Canary files can help you identify information breaches or ransomware attacks.
The script monitors when a file, or set of files, are accessed and upon detection execute several commands to help identify the source of the event.
This script should be run by cron every minute.
The file files2monitor should contain the files to monitor, all in one line, space separated.
Dependencies: inotify-tools, flock, zabbix_sender
Script and Zabbix template to:
Detect actions on canary files, read, write or open.
Support for multiple files monitoring.
Avoid multiple simultaneous execution of the script using flock.
Sends information to zabbix only when incident happens, for monitoring resource optimization.

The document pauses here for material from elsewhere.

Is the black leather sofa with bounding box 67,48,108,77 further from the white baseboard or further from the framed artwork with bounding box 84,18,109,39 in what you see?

Records information from inotify, top, netstat, lsof, who, ps and fuser upon event detection.
Dependencies: inotify-tools, flock, zabbix_sender
https://github.com/rggassner/gassnerZabbixScripts/tree/master/canary
The shell script can be found in the github repository above.
Suggestions are welcome!
There are no macros links in this template.
There are no template links in this template.
There are no discovery rules in this template.
Name | Description | Type | Key and additional info |
---|---|---|---|
Canary status | Status used for triggers. 1 - Canary is dead 0 - Canary is alive |
Zabbix trapper |
canary.status[] Update: 0 |
netstat | Show output of "netstat -tupan" (First one thousand lines) |
Zabbix trapper |
canary.netstat[] Update: 0 |
top | "top" command when canary file was triggered. |
Zabbix trapper |
canary.top[] Update: 0 |
ps | Show "ps -ef f" output (First one thousand lines) |
Zabbix trapper |
canary.ps[] Update: 0 |
who | "who -a" command when canary file was triggered. |
Zabbix trapper |
canary.who[] Update: 0 |
lsofile | Show lsof for the canary file that triggered. |
Zabbix trapper |
canary.lsofile[] Update: 0 |
fuser | Show fuser for all the pids using the file |
Zabbix trapper |
canary.fuser[] Update: 0 |
lsof | Show lsof for all the files (First one thousand lines) |
Zabbix trapper |
canary.lsof[] Update: 0 |
There are no triggers in this template.